This would've been a great place to come last weekend, but I'm sure it would've been packed anyway. Even with the annoying eighties soft rock ballads coming from the Beachside bar. Toni Braxton and all. So, hurray for the rain scaring people away.

It was kind of hard to believe that this little slice of paradise was only a total of four hours away from my door. Wow. One thing about this job is location. It's super easy to escape and find a place where no one will bother you (very much) and you can just chill. In related news, here's the update on my employment situation. If everything goes according to plan, I will be back in the Western hemisphere just after my thirty-third birthday.

So far, I've alienated everyone I work with except Hans, and my best friend Cheryl. She will be gone very soon, since she got fired in about the second week. This was a huge blow for me. Needless to say it'll be the first birthday probably spent alone and by myself boo hoo hoo. But I'm sure I can persuade Hans to come out with a couple bottles of Vietnamese wine or vodka, long story.

Right now, I have a tentative job waiting for me in Honduras. Initially I wanted to quit this one early and go to that one after the firing of Cheryl, the boat ride debacle described earlier and after my boss called me a child for refusing to carry this shitty laptop back and forth to school five km per day. Ugh.

When I handed in my resignation, my boss went berserk and she started flip flopping on everything she ever said to me.

"You're not getting your airfare reimbursed. You're not getting a bonus at the end." and then vice versa, the next day she claimed the opposite.

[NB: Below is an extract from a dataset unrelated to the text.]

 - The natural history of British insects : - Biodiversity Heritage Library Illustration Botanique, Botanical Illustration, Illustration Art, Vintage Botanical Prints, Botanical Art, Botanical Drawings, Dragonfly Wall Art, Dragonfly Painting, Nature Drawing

I didn't know what to believe anymore, so I just didn't tell her any of my plans after that. All the while, I had been updating my new boss on all these developments, and she was royally confused I'm sure.

I really and truly didn't think it would be that big a deal if I left, since they were firing people left and right, while simultaneously verbally abusing me.

Whatever.

In the end, I decided to stay and finish the contract. I'm taking a GINORMOUS pay cut in Santa Rosa, so I might as well save some cash before I'm living a life of poverty by Canadian standards. In Honduras though, they maintain I will be living "comfortably" and making two hundred dollars more than local teachers do. That's still only six hundred dollars a month, but hey, that's the going rate in South and Central America, I've heard.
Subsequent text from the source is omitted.